We are pleased to be able to distribute this second edition of our CHLC Report. In addition to individual reports from each project, this newsletter contains an updated version of the skeletal maps that we first reported in our initial CHLC Report. These maps, for the first time, include a substantial number of markers developed through our own efforts and continue to integrate markers genotyped on CEPH families from the large number of CEPH collaborators around the world. We are particularly pleased that we have been able to provide significant numbers of tri- and tetranucleotide repeats and that these have been complementary to the efforts of other groups using PCR-based polymorphisms. The maps that we present integrate the efforts of all other CEPH mapping groups and, we hope provide a resource that allows easy use of the genetic maps for a variety of purposes.
On-line access to the CHLC maps continues to be supported through our Informatics Core at the Fox Chase Cancer Center. Initial access could be provided by sending an e-mail message to: info-server@chlc.org. The returned e-mail message will provide detailed infor-mation on how to use the FTP server, gopher services and an overview of the types of information available. This includes not only skeletal and framework maps, but also genotypes, information on mapping methodologies, primer sequences, sequences from which primers were developed and mapping data on our initial battery of markers.
In addition, data is also included on a subset of STRP markers whose low heterozygosity disallowed their mapping on the CEPH panel, but on which somatic cell hybrid assignments to specific chromosomes were made and so they do provide a useful resource for physical mapping efforts, as well as targeted genetic mapping efforts.
Finally, the primers are available at modest cost through:
Research Genetics 2130 Memorial Parkway Huntsville, AL 35801 TEL: 1-800-533-4363 UK: 0-800-89-1393 FAX: (205) 536-9016
The maps will continue to be available on-line and are continually updated with the addition of new data.
Jeffrey C. Murray, M.D.
The primary goal of Project 1 is to develop and implement strategies for the isolation of saturating numbers of small insert clones containing short tandem repeats. This collection of clones fuels the development of genetic markers for inclusion in the high density human genetic map. Our focus has been on the development of trinucleotide and tetranucleotide repeat based markers and the following classes appear to be suitable for marker development: GATA (ATAG), GGAA (AAGG), CTAT (ATCT), GAAT (AATG), GGAT (ATGG), GGAAT (AATGG), ATC, ACT, CTT and AAT. We have also isolated a large number of clones containing GCT (AGC) repeats. Amplification of GCT repeats has been associated with a number of human genetic diseases (HD, SCA I, DM, SBMA) and this set of STSs may be useful in both understanding the mechanism of repeat expansion as well as in the search for other disease genes.
The majority of the marker development for the CHLC utilizes a "genome wide approach". We have constructed a total of nine small insert libraries (300-900 bp inserts) with a combined complexity of eleven genome equivalents. The first generation library (1X) was composed of three independent libraries individually derived from Alu I, Hae III and Eco RV/Ssp I digested human genomic DNA. The second generation library (10X) is composed of six sub-libraries (RS1, RS2...RS6) derived from random sheared human genomic DNA. Short tandem repeat containing clones were isolated following enrichment for the targeted repeat. Our enrichment procedure is termed "marker selection" and provides a 500-1000x enrichment for the targeted repeat. (Detailed descriptions and protocols are available upon request).
Clones maintaining the desired STR are assembled into microtiter plates for storage. Sequencing templates are also prepared from replicas of these master plates at the University of Iowa core facility. Sequencing of the templates is completed both at the University of Iowa and Harvard Medical School. Data storage and exchange of the sequencing information and primer design is accomplished using a set of tools developed by Project 5, termed the "Primerpipeline". Primers are synthesized and distributed to the investigators by Research Genetics (Huntsville, Alabama). Markers are initially characterized by Project 2 and markers suitable for genotyping are passed on to Projects 3 and 4. Data management and map construction are coordinated by Project 5.

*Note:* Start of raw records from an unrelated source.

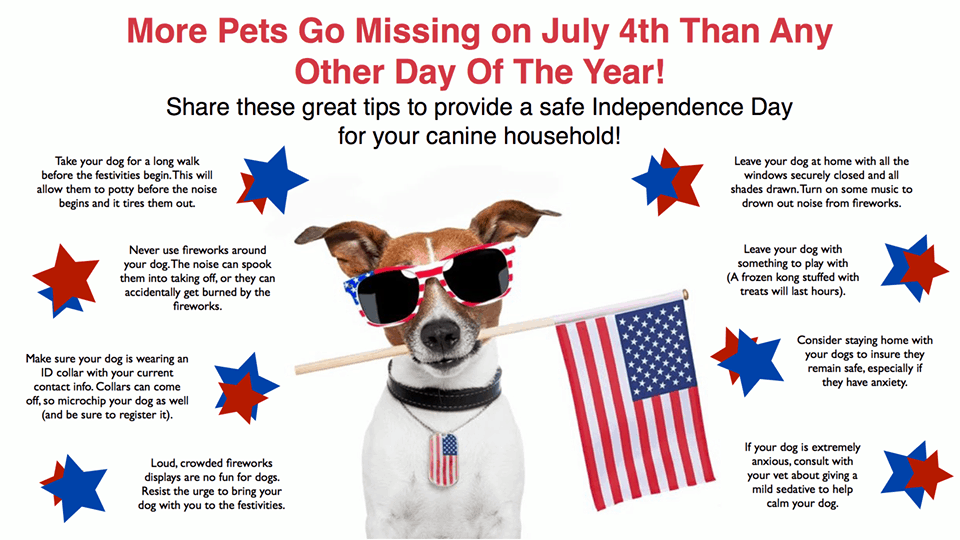Pet Safety During Fireworks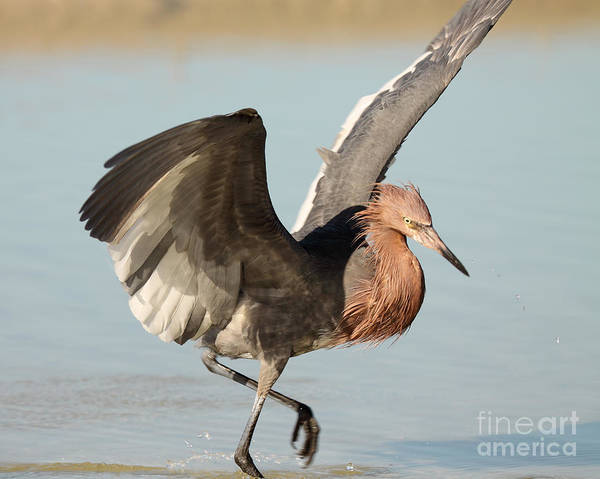 Wall Art - Photograph - Reddish Egret Spreading Wings To Strike by Max Allen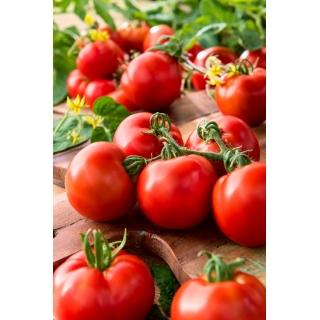 Pomidor Gallant F1 - 250 nasion - nasiona profesjonalne dla każdego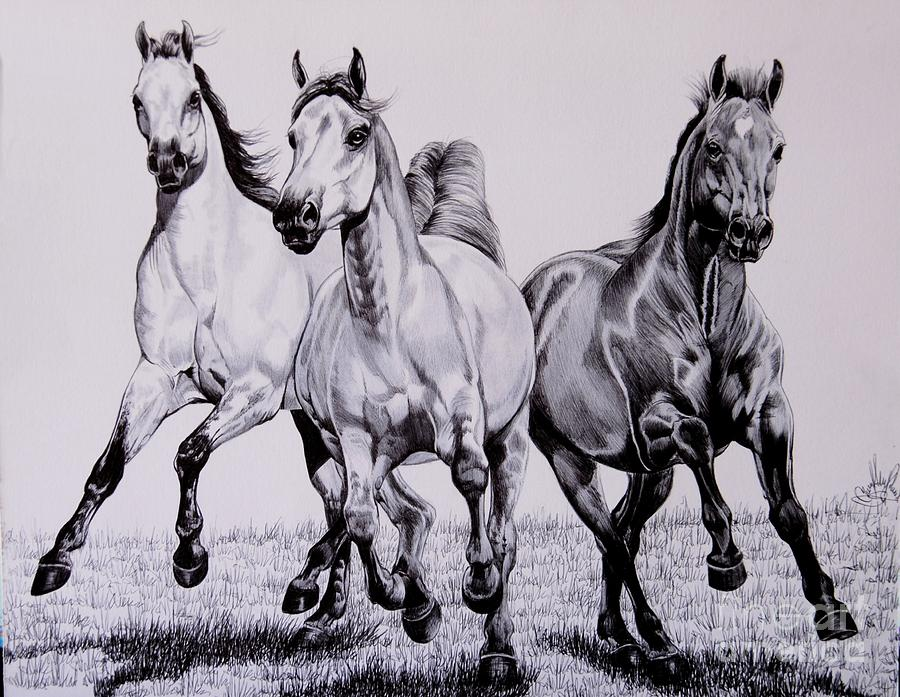 Drawings Drawing - Let The Dinner Bell Ring by Cheryl Poland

The actual completion of the human genetic map will require the development of strategies for gap filling. We plan to rely upon emerging physical mapping reagents as the primary template for targeted marker production. Efforts to implement efficient approaches for the recovery of genetic markers from large insert clones are currently under way. Such approaches will not only help fill gaps but will be important for the more general problem of construction of local high density genetic maps that facilitate positional cloning efforts.
Geoffrey M. Duyk, M.D., Ph.D.
In collaboration with Project 1, we have now developed over 500 short tandem repeat polymorphisms (STRPs). All of these markers are tri- or tetranucleotide repeats with the majority being [GATA]n repeats. The markers are highly polymorphic with an average heterozygosity > 0.7. The allele patterns of these markers are easily interpreted. Furthermore, the markers PCR amplify at a standardized condition. In addition, we have been successful in multiplexing (at the PCR level) most of these markers (three markers per reaction). This has allowed us to greatly increase our efficiency of genotyping. We have assigned these markers to chromosomes using somatic cell hybrids. They are being mapped genetically by Projects 3, 4 and 5. Primers for these markers are being made available at low cost through Research Genetics. In the second year of this project we will continue to place major emphasis on developing additional tri- and tetranucleotide repeat polymorphic markers. We will also define a subset of approximately 200 of these STRPs as the most useful for primary genome wide linkage studies.
In addition to marker development, Project 2 has continued to collaborate with others in the mapping of genetic diseases. We have now mapped seven hereditary eye diseases. Our success in disease gene mapping is attributed in part to our ability to efficiently genotype using STRPs. We are actively seeking collaborations with others involved in disease gene mapping projects. Interested individuals can contact Val Sheffield at the address given below.
Val C. Sheffield, M.D., Ph.D.
Project 3 has continued its efforts at generating genotype information on 15 standard CEPH families to allow linkage mapping of the newly developed STRP markers provided by Projects 1 and 2. Most of our emphasis in the first year has focused on mapping of the GATA tetranucleotide-based STRPs, although we are now focusing some additional efforts on new classes of tetranucleotides and initiating some trials on trinucleotides, as well.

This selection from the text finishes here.